= Jedność (Polish weekly) =

Jedność (/pl/, meaning Unity in English) was an independent Polish weekly magazine launched during the August 1980 strike in Szczecin Shipyard. Four months later it became the first opposition publication in the Soviet-dominated Eastern Europe to be allowed by the authorities.

==History==
In the Communist countries, all publications needed a government license, in Poland called debit, and were subject to prior restraint. The rise of Solidarność created a kind of grey zone: hundreds of local bulletins were launched without "debits", thus formally illegal, yet rarely prosecuted. Jedność (full title: Nasz rodowód – sierpień ’80 JEDNOŚĆ, Our origin - August 1980 UNITY) was initially published and distributed in the Szczecin region in this way.

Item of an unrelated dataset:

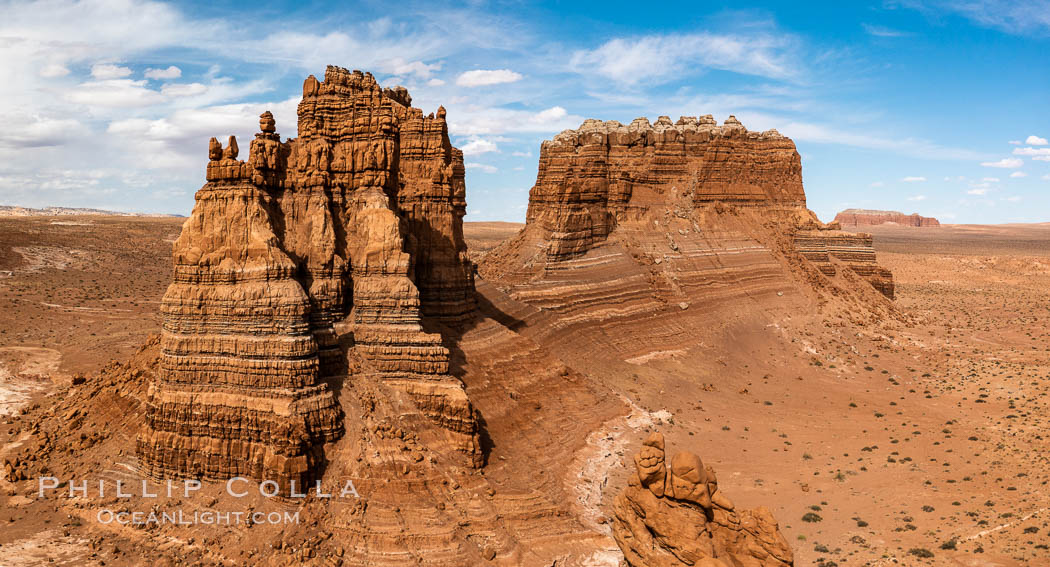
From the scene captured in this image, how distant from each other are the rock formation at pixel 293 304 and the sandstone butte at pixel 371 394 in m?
0.07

Unlike others, Jedność chief editor Leszek Dlouchy applied for a debit and surprisingly received it soon, with the first fully legal edition published on 3 January 1981. The countrywide Tygodnik Solidarność, the official weekly of the free union's National Coordination Committee, had to wait until May for its "debit".

Both papers struggled with the censors who would often ban half of a planned issue, and a sequence of dashes in square brackets, [----], marking the cuts, was often seen in each article. Yet the debit spelled the right of sale in kiosks of the monopolist, state-owned Ruch, while underground and grey zone bulletins could only be distributed hand-to-hand.

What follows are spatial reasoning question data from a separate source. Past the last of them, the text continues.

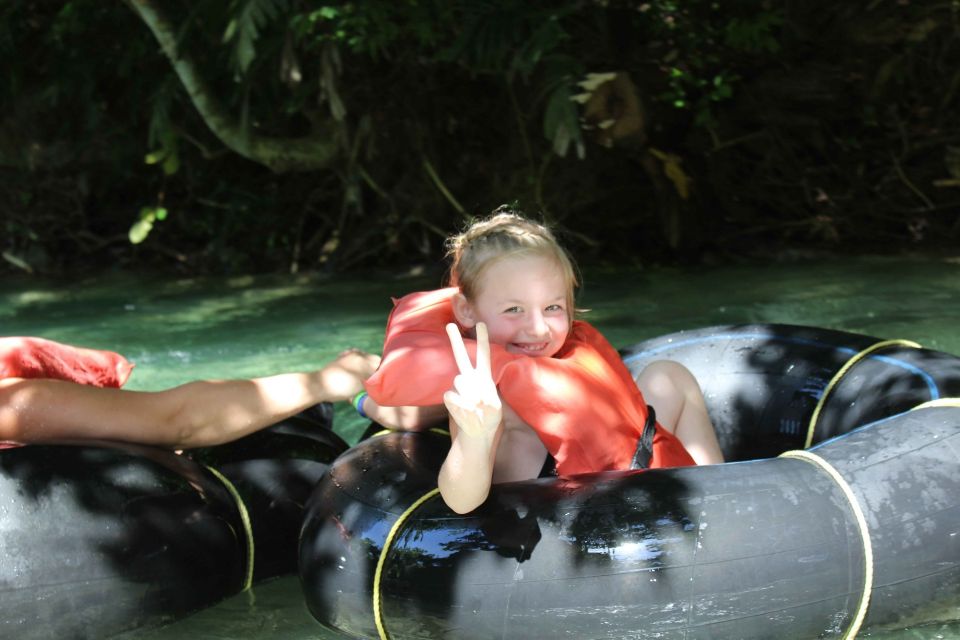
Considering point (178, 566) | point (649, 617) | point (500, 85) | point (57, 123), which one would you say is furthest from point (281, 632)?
point (57, 123)

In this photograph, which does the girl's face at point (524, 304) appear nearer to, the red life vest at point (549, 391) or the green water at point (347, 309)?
the red life vest at point (549, 391)

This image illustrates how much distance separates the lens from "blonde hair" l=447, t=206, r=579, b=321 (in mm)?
2871

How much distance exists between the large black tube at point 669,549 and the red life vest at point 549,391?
0.18 metres

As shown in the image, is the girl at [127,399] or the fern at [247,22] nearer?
the girl at [127,399]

Out of 100,000 Jedność copies printed weekly, half was meant for Szczecin and the region, while union members in the national railway PKP would distribute the other half to several Polish cities. Jedność attracted several prominent Polish authors and illustrators, the most notable being Andrzej Mleczko.

The legal existence of both Jedność and Tygodnik Solidarność ended on 13 December 1981, when the Communists declared martial law in Poland. Jedność continued in the underground until the fall of Communism in 1989.